Write each line again exactly as it is, from the opening line of the records below through the one containing "common name: thomson's gazelle", and add nothing.

(Stored data entries)
_ _ _ _ _

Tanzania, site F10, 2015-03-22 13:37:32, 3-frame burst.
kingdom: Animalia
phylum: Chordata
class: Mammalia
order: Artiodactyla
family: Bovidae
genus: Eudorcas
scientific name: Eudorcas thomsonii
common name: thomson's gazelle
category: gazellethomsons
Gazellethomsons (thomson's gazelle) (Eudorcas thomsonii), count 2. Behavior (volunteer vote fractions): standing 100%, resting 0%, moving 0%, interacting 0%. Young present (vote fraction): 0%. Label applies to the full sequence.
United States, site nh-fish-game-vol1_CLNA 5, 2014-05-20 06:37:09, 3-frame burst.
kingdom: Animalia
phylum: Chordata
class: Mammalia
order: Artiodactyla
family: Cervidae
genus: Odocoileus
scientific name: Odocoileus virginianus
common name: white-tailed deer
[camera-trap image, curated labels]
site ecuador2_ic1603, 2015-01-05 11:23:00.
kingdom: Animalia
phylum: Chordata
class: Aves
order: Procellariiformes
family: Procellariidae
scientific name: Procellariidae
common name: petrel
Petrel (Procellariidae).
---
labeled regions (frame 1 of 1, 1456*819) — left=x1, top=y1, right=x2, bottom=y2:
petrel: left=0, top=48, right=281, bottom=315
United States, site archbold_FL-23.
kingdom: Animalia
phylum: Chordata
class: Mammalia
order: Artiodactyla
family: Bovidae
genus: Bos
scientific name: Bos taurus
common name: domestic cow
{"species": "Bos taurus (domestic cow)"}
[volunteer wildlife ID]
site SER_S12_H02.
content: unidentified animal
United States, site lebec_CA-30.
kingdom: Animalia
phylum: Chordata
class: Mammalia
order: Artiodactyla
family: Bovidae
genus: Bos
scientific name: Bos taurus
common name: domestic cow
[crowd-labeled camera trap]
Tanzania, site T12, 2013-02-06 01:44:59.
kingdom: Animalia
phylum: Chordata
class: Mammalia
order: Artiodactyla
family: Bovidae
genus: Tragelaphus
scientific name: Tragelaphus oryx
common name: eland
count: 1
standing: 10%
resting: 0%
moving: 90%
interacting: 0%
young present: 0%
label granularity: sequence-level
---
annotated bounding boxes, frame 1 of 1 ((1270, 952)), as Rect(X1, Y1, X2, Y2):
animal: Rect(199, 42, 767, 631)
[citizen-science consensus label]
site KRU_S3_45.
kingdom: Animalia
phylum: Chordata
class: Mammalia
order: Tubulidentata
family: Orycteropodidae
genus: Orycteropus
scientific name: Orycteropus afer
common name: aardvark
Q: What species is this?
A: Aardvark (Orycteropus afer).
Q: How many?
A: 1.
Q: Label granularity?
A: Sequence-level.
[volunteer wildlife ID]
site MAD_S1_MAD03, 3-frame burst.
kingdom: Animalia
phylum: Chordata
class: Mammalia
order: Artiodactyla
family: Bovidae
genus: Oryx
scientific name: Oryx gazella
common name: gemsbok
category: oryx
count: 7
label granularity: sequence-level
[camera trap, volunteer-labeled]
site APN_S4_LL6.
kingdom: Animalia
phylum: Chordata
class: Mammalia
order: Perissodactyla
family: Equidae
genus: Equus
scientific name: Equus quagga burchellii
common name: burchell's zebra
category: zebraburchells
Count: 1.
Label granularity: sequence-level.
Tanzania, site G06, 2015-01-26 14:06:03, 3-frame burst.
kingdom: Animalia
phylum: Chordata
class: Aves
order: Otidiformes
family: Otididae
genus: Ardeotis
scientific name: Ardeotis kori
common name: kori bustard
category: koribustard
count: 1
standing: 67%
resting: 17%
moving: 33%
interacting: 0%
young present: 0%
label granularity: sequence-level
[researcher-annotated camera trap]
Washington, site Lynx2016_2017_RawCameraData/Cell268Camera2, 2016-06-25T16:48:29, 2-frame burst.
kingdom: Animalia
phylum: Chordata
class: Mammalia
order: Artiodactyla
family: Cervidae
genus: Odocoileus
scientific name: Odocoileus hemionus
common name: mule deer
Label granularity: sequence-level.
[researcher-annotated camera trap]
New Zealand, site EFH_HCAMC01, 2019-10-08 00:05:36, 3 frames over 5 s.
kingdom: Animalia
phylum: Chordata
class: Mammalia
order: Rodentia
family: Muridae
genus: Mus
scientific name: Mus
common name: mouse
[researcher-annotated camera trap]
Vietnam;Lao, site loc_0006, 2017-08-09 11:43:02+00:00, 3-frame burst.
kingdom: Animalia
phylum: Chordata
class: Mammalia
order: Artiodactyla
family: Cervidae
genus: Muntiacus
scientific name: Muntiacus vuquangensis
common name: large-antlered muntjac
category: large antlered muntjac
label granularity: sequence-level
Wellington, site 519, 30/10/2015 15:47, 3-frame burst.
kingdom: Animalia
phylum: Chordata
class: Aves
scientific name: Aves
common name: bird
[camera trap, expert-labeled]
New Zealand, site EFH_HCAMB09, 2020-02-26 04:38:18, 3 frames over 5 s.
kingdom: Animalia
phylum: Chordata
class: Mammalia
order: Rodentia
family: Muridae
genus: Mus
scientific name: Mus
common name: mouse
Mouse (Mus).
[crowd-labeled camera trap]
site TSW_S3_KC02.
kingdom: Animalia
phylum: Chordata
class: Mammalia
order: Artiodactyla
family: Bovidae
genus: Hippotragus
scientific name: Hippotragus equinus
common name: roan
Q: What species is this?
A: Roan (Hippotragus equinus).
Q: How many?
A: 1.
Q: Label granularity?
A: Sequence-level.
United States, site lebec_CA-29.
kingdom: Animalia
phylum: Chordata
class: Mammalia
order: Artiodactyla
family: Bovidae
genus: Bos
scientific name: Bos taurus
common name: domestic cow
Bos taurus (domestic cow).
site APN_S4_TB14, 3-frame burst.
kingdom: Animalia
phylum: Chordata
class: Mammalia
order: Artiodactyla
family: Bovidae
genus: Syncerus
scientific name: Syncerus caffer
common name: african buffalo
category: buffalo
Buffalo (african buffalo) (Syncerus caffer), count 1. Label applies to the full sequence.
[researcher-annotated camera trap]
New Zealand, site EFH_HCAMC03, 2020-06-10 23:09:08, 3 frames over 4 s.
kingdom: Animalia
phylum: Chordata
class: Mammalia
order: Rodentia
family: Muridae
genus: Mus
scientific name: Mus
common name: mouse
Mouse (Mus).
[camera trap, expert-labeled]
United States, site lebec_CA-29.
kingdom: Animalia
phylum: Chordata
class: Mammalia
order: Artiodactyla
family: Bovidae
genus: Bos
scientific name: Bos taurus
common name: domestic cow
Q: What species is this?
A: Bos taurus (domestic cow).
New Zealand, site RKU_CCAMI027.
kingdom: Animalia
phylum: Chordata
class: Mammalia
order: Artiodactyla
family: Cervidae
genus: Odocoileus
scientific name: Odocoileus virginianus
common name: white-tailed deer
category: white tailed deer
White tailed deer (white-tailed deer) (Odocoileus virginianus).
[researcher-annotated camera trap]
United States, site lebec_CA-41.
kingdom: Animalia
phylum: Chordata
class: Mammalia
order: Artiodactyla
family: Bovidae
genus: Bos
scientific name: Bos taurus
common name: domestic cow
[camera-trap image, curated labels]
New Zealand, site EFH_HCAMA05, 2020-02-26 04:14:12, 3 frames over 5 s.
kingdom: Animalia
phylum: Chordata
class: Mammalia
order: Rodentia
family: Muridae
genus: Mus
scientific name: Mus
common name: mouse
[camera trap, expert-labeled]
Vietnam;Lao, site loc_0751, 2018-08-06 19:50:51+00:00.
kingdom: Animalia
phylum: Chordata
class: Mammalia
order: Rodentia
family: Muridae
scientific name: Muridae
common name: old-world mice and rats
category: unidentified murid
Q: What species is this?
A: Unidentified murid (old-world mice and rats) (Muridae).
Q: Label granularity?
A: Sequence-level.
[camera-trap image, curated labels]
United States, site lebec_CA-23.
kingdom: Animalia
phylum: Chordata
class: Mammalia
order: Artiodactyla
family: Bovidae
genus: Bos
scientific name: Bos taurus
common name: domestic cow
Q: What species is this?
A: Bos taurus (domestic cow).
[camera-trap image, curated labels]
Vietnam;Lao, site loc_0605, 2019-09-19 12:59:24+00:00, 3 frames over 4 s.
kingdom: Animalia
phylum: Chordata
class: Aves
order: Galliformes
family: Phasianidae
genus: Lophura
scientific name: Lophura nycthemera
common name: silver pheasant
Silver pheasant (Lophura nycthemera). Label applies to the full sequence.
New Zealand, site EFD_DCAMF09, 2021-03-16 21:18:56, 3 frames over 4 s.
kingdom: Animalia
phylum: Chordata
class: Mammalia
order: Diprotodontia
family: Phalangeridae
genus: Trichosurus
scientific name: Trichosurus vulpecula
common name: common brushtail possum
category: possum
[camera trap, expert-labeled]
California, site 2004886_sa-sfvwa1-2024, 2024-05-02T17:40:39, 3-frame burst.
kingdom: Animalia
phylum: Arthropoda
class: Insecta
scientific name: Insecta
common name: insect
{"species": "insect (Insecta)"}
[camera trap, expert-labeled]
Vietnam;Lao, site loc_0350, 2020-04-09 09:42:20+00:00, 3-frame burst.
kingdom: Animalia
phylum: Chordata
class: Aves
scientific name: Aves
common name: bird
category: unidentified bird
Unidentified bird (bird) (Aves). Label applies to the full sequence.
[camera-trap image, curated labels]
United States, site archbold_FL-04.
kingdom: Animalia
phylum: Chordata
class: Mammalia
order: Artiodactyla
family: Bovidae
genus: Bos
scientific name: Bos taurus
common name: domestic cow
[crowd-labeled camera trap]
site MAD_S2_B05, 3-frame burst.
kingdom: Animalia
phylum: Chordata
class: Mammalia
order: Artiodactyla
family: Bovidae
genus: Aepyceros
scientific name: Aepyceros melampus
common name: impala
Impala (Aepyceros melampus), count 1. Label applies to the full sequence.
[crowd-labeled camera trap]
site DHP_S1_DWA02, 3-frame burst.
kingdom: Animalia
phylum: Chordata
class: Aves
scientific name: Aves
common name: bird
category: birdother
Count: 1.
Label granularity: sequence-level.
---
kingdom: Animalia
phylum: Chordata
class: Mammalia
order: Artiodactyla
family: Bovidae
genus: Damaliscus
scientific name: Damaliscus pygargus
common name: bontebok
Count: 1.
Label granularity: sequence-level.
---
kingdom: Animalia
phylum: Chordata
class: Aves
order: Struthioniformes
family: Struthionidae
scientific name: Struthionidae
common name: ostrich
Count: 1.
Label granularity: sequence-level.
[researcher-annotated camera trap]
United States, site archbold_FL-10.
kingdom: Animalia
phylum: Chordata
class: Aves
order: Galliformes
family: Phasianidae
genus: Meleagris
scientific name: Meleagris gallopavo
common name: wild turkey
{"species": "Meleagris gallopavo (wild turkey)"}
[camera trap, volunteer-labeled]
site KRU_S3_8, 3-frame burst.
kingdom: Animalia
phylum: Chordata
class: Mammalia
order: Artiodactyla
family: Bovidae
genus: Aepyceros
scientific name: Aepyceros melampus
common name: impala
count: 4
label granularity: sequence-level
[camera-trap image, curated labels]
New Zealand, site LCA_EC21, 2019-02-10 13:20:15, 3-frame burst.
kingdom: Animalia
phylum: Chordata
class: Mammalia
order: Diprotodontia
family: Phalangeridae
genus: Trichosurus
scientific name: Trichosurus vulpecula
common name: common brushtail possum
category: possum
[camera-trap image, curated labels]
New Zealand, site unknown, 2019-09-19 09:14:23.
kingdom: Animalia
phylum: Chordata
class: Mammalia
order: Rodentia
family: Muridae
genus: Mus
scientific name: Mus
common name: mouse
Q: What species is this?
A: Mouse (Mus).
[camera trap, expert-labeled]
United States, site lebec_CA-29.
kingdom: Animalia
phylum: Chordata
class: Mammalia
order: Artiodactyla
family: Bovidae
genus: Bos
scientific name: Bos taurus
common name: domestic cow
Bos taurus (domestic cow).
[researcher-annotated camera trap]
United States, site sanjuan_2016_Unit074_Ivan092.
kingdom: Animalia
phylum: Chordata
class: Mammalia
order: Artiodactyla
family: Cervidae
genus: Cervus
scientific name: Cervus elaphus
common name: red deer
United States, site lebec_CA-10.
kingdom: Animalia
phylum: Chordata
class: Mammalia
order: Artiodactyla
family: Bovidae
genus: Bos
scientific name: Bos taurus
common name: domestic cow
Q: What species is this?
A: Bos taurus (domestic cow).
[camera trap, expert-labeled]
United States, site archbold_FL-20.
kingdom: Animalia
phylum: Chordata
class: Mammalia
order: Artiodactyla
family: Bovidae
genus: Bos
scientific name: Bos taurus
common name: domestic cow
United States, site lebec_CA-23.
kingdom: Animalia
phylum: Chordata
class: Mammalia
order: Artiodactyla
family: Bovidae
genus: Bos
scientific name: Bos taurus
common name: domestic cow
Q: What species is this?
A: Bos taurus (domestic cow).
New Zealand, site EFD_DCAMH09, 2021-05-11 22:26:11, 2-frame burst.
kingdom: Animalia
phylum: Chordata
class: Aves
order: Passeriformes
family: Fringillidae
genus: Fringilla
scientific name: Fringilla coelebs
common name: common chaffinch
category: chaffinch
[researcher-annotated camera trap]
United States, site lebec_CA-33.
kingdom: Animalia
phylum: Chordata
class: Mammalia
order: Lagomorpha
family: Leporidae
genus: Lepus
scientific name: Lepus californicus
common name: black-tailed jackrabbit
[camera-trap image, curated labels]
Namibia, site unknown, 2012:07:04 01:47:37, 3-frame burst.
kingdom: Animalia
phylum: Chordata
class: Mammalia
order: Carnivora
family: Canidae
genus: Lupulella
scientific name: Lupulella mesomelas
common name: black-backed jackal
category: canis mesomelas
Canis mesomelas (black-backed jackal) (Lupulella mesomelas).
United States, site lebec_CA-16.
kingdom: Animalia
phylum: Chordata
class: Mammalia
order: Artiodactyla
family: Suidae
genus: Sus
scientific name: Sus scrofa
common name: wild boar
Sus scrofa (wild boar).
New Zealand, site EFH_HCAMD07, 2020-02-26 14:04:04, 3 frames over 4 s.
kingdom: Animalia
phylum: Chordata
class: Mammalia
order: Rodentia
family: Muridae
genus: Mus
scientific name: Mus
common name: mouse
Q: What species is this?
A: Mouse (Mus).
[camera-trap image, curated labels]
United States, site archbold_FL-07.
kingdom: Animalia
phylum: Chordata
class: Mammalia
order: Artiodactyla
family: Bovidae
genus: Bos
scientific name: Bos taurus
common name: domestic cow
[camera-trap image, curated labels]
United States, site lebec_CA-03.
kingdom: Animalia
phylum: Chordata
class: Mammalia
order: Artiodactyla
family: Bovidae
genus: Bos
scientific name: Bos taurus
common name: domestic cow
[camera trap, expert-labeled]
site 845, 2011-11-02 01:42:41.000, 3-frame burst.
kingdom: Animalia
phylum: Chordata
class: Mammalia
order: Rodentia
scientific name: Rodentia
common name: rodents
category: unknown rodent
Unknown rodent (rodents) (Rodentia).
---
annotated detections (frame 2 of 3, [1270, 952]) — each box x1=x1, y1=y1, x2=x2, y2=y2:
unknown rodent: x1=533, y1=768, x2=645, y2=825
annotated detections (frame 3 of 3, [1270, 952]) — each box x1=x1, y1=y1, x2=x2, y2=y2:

_ _ _ _ _

= Exercise response =
Tanzania, site F10, 2015-03-22 13:37:32, 3-frame burst.
kingdom: Animalia
phylum: Chordata
class: Mammalia
order: Artiodactyla
family: Bovidae
genus: Eudorcas
scientific name: Eudorcas thomsonii
common name: thomson's gazelle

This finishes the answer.